───── Reading passage

Data mining tools also make inference easier (Clifton & Marks, 1996). “Inference is the process of users posing queries and deducing unauthorized information from the legitimate response that they receive” (Thuraisingham, 2005). Thuraisingham (2005) points out that inference problems, which mainly deal with confidentiality, have parallels to problems with privacy. While data mining is an important tool for many applications, the information extracted should be used ethically.

Data Mining Problems and the Internet

The Internet has enabled privacy threats to occur on a broader scale. Cavoukian (1998) notes that one of the purposes of data mining is to map Internet patterns. When considering privacy threats related to data mining, it is important to explore how the Internet facilitates data mining and exacerbates privacy issues.

According to Slane (1998), the four privacy issues in data mining with the Internet are security, accuracy, transparency, and fairness. Before the Internet, access to databases was reasonably limited to a few authorized people. However, the Internet makes it easier for more people to access databases. Without strong access control, private information can be disclosed, manipulated, and misused.  Accuracy is also a problem because with the growth of the Internet, data mining involved large amounts of data from a variety of sources. The more databases involved, the greater the risk that the data is inaccurate and the more difficult it is to clean the data, which may lead to errors and misinterpretation. Transparency becomes difficult because people cannot correct data about themselves, and they cannot express concern with the use of their information. When data mining, no one can predict what kinds of relationships or patterns of data will emerge. It is questionable that data subjects are being treated fairly when they are unaware that personal data about them is being mined.

Ethics and Data Mining

Ethical inquiry provides a basis for choosing proper actions based on rational principles and sound arguments. With this in mind, the ethics of data mining will be examined using utilitarianism and Kantianism.

──────────

[Try it]
Update the passage on data mining and privacy, starting with "Data Mining Problems" and going on through "exacerbates privacy issues.", so that "privacy threats" reads "privacy risks" instead. The data after this point has no connection to the passage on data mining and privacy.

───── Data below

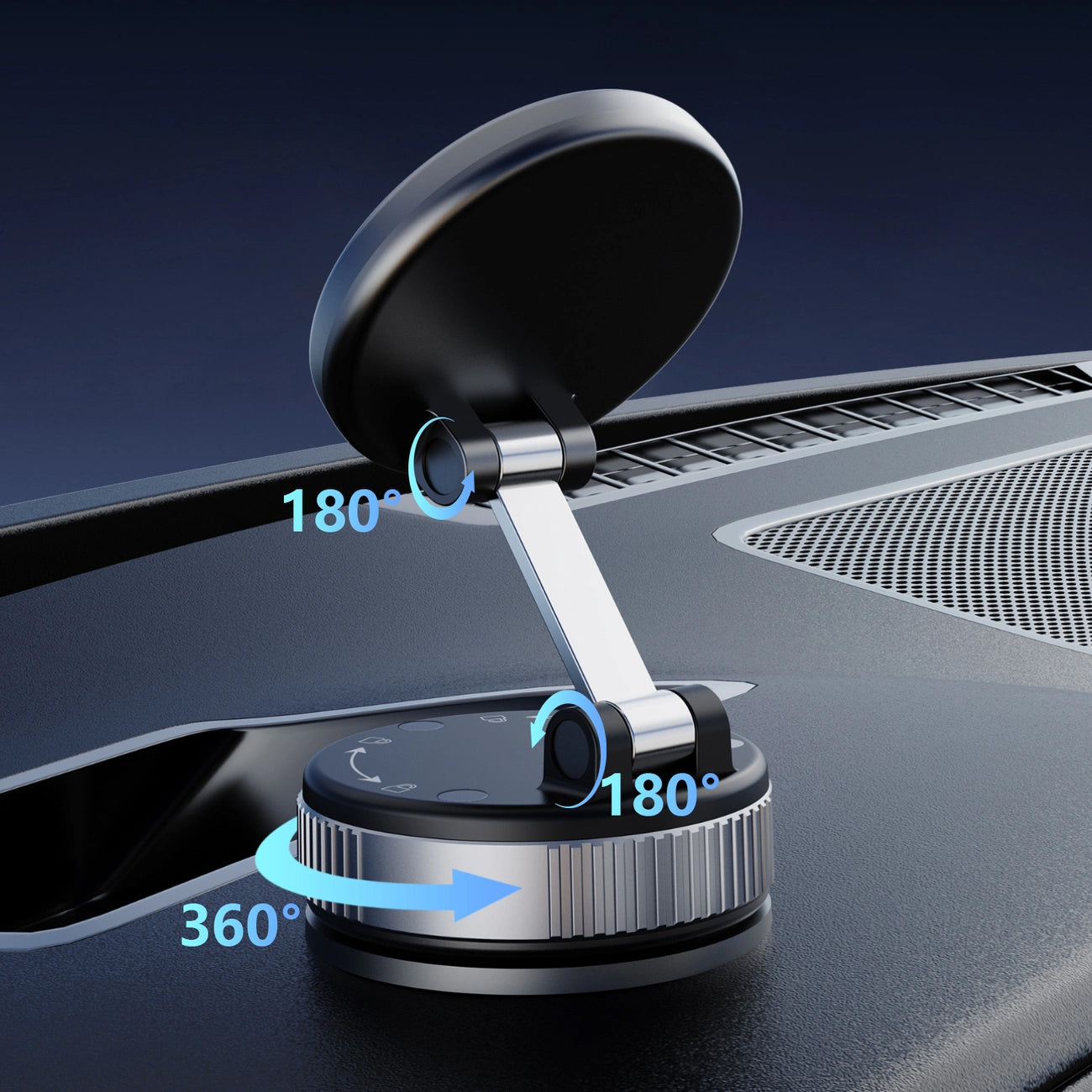 Suport Auto Magnetic Dudao F24PRO, Universal, Negru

──────────

[Exercise response]
Data Mining Problems and the Internet

The Internet has enabled privacy risks to occur on a broader scale. Cavoukian (1998) notes that one of the purposes of data mining is to map Internet patterns. When considering privacy risks related to data mining, it is important to explore how the Internet facilitates data mining and exacerbates privacy issues.